Dès 9 h 45, par bandes mobiles, les étudiants scandent leurs slogans : « Roche, démission ! », « Libérez nos camarades ! », « Des profs, pas des flics ! » On les voit en même temps boulevard Raspail, rue de Vaugirard, rue d'Assas et rue de Rennes, puis à la Halle aux vins. La police tolère. À 13 h 30, ils se soudent en un seul cortège. Il atteint la place des Victoires, revient au Palais-Royal en trottinant à la japonaise : « Hop, hop, hop. » C'est encore bon enfant si l'on veut bien oublier les œufs dont il bombarde une brasserie, avant d'aborder le pont du Carrousel. Le cortège débouche sur le boulevard Saint-Germain. 15 heures... Une soudaine ruée policière l'accroche, sans provocation de sa part. Trente garçons et filles à terre. Les agents regagnent leurs positions, près de leurs cars. L'air devient électrique, s'embrase ; les étudiants chargent !

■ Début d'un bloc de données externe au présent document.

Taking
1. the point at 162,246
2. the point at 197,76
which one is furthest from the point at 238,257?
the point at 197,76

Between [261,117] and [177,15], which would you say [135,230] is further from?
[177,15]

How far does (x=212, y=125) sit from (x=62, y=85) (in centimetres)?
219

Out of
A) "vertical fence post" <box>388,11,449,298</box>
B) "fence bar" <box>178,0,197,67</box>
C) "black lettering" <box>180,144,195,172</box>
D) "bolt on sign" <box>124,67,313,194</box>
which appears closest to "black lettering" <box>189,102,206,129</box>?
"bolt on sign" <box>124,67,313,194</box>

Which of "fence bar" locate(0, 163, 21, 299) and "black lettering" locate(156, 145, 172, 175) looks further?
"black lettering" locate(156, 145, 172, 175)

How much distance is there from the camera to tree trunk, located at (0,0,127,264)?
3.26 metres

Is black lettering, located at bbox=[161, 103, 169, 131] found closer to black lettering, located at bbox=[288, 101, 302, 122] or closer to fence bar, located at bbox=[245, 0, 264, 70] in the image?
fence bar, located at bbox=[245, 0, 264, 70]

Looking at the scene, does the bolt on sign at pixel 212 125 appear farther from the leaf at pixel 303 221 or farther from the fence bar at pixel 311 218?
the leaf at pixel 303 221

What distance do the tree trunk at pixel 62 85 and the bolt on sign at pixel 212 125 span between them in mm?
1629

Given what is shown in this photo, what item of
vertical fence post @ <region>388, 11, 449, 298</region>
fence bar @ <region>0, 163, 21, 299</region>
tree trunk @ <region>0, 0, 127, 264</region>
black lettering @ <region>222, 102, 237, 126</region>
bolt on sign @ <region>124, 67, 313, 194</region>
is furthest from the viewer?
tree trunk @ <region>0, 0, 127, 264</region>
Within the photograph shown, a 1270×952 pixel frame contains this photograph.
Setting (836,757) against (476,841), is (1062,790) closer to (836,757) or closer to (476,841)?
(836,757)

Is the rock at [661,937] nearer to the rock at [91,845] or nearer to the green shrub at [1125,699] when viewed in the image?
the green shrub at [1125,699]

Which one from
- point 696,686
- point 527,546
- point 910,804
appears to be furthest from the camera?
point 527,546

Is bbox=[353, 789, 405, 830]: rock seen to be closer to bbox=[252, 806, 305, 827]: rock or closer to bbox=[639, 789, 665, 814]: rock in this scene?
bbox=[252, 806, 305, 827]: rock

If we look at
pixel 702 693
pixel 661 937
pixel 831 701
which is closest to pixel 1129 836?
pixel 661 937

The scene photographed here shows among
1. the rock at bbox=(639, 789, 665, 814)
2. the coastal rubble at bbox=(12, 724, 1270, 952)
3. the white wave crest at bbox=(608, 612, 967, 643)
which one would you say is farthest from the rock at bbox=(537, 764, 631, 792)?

Ces adolescents n'ont aucune formation paramilitaire. Ils apprennent sur-le-champ les coups qui feront mal. Car c'est la violence qui engendre la violence. Les forces de l'ordre reculeront devant leur fureur, à cet endroit. Plus tard, place Maubert, plusieurs sections des groupes d'intervention de la préfecture de police seront encerclées, paralysées pendant deux heures. Révélation décisive pour les étudiants : ils sont forts, ils peuvent disputer au pouvoir la suprématie dans la rue. Dès lors, rien ne les arrêtera. Devant dix micros de radios, Maurice Grimaud, le préfet de police, lancera en vain des appels à la raison. La jeunesse en colère goûte au plaisir guerrier du feu. Elle réplique aux grenades par le pavé. Pour élever des barricades, elle fait feu de tout bois, voitures renversées, pillage des chantiers voisins. À chaque coup reçu, un coup rendu. Le flot des manifestants grossit sans cesse, renforcé par un cortège venant de Denfert-Rochereau avec des professeurs, dont Laurent Schwartz et Chevalley, à sa tête. Les nuages lacrymogènes sont si denses qu'il pénètrent dans les tunnels du métro, entre Cardinal-Lemoine et Jussieu. Des barrages faits de détritus, d'autobus immobilisés, de véhicules incendiés coupent le boulevard Saint-Germain, la rue Bonaparte, la rue de Sèvres, la rue Médicis. Les accrochages se prolongeront jusqu'à 1 heure du matin.

Encore un bilan impressionnant : 422 arrestations, 345 policiers blessés, dont 24 à l'hôpital, et près de 600 étudiants hors de combat. Les réactions pleuvent : « Avant tout, dépassionner ! » lance Alain Peyrefitte. « Nous ne céderons pas à la répression ! » riposte l'UNEF. « Ce mouvement ne débouche sur rien... » regrettent les étudiants en médecine et en pharmacie. « Grève des cours ! » répliquent ceux des grandes écoles. Les parents d'élèves et les professeurs de sciences souhaitent que le pouvoir prenne des mesures d'apaisement, la FEN exige la levée immédiate des sanctions, et les milieux politiques, à leur tour, se font entendre. À droite, on s'indigne que l'Université encourage la propagande subversive. Progrès et Démocratie moderne proteste parce que la société n'offre pas de grands desseins à sa jeunesse. « Pas de discussion possible ! » clame le PSU. « Mécontentement légitime, mais des irresponsables chez les étudiants ! » note le PC. Mêmes tourments chez les syndicats : la CFDT affirme sa solidarité avec l'UNEF, FO estime qu'on ne réformera pas l'Université par la force ; la CGT s'élève contre les brutalités policières, mais récuse les provocateurs gauchistes qui dénaturent l'action étudiante. En clair, le pays s'émeut, il commence à se déchirer.

Mardi 7 mai

Du cœur de la vieille Asie, Georges Pompidou s'informe. Il téléphone chaque jour à Jobert, son directeur de cabinet, sans pour autant dévoiler sa pensée. Le général de Gaulle, lui, signifie qu'on ne peut tolérer les violences dans la rue ; elles n'instaurent jamais la discussion.